By Agence France-presse (China Daily) Updated: 2017-04-13 06:52

WASHINGTON - His life may have inspired the landmark novel Uncle Tom's Cabin but 150 years after the abolition of slavery in the United States, Josiah Henson remains a controversial figure, and efforts to turn his onetime home outside Washington into a museum are slow at best.

In Rockville, now a swanky suburb of the US capital, all that remains of the tobacco and wheat plantation where Henson once worked is a wooden house with a small, single-room attachment.

The cabin is not specifically where Henson lived - its construction came long after he left - but it resembles the hut he described in his 1849 autobiography, The Life of Josiah Henson, Formerly a Slave.
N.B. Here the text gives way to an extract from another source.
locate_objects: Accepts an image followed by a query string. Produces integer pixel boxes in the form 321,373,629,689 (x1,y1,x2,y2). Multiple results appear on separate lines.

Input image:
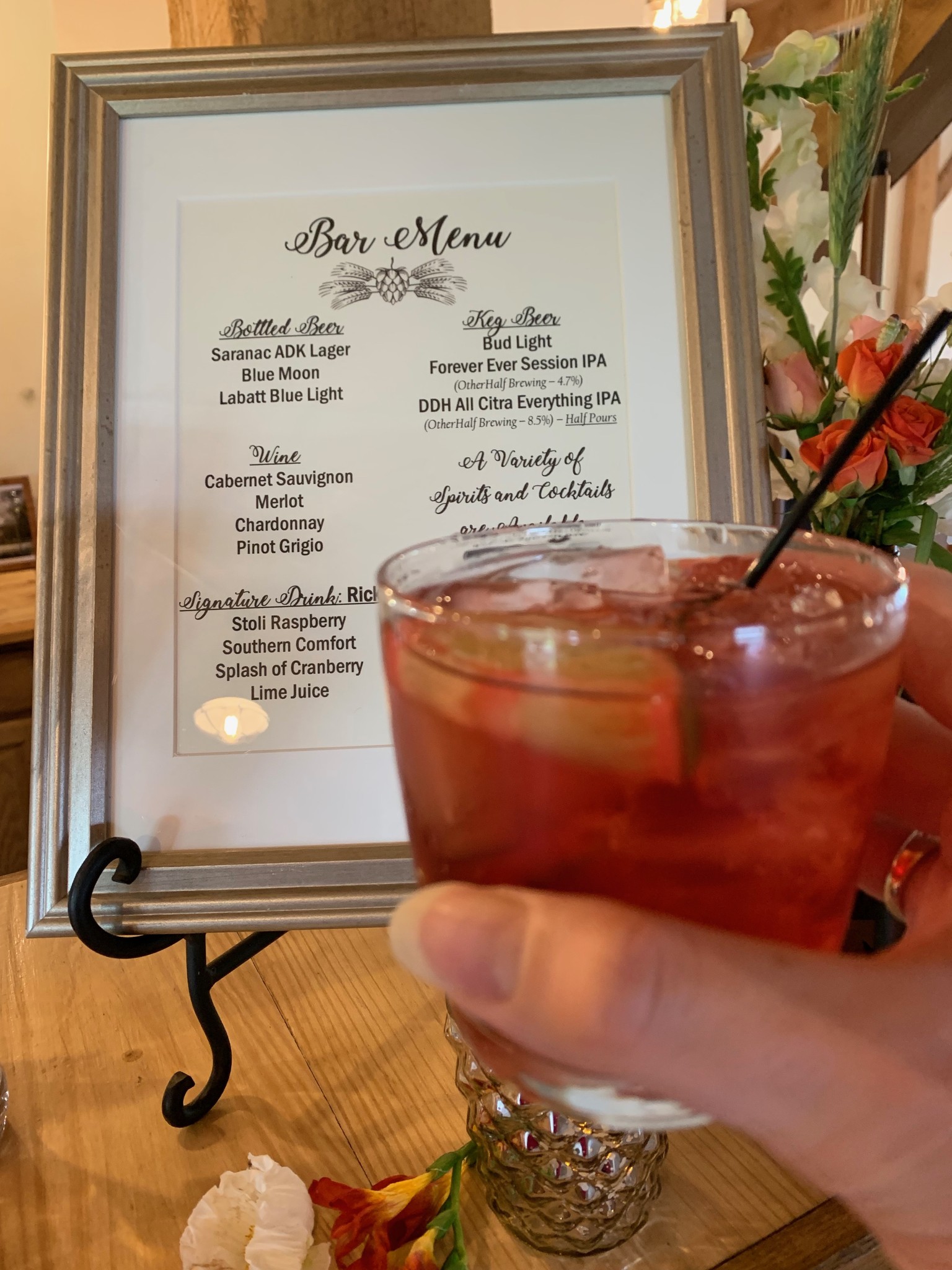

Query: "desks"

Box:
0,869,908,1270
Archaeologists working with authorities in Maryland's Montgomery County - who bought the plantation house in 2006 and plan to develop the site in the next years to allow regular guest visits - discovered traces of a kitchen below.

Henson may have slept there for time to time during his 30 years on Isaac Riley's plantation, where he joined his mother at age 5 in 1795, and experts hope they can use the traces to reconstruct his actual dwelling.
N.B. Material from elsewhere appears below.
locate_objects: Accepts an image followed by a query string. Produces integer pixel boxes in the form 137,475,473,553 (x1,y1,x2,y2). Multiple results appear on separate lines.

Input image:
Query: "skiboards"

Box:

Author Harriet Beecher Stowe used Henson's autobiography as the basis for Uncle Tom's Cabin, her 1852 novel that was one of the best-selling books of the 19th century.
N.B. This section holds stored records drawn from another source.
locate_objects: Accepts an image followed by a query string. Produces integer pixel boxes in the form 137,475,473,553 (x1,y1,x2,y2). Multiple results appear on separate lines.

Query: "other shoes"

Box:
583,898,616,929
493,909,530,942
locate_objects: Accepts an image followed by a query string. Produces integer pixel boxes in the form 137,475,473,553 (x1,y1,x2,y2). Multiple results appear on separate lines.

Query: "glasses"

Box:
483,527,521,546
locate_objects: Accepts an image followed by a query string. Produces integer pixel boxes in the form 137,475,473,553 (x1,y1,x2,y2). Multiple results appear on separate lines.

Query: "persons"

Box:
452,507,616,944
Shirl Spicer, museum manager for Montgomery County parks, plans to showcase editions of both Henson's book and Uncle Tom's Cabin at the site.

But she says the museum will not be ready for about five years, due to a lack of funding.

Honoring Henson is still a sensitive topic, especially among African Americans, some of whom think that he "betrayed his race to obey his white master," Spicer said.

Spicer said that even Henson's descendants, who came to the park a few years ago, said they had "always been ashamed of him.'"

In 1825, Riley had Henson take some of his slaves to his brother's farm in Kentucky to keep them away from creditors. Henson obeyed, even though he could have escaped during the long journey on foot.

Henson returned with his meager savings and tried - but failed - to buy his freedom.

"He felt the only honest way to achieve freedom was to buy it," said historian Jamie Kuhns.

Montgomery County officials hope to rehabilitate Henson.

"We have to introduce the real man to everyone, the hero behind the fictional character," Spicer said.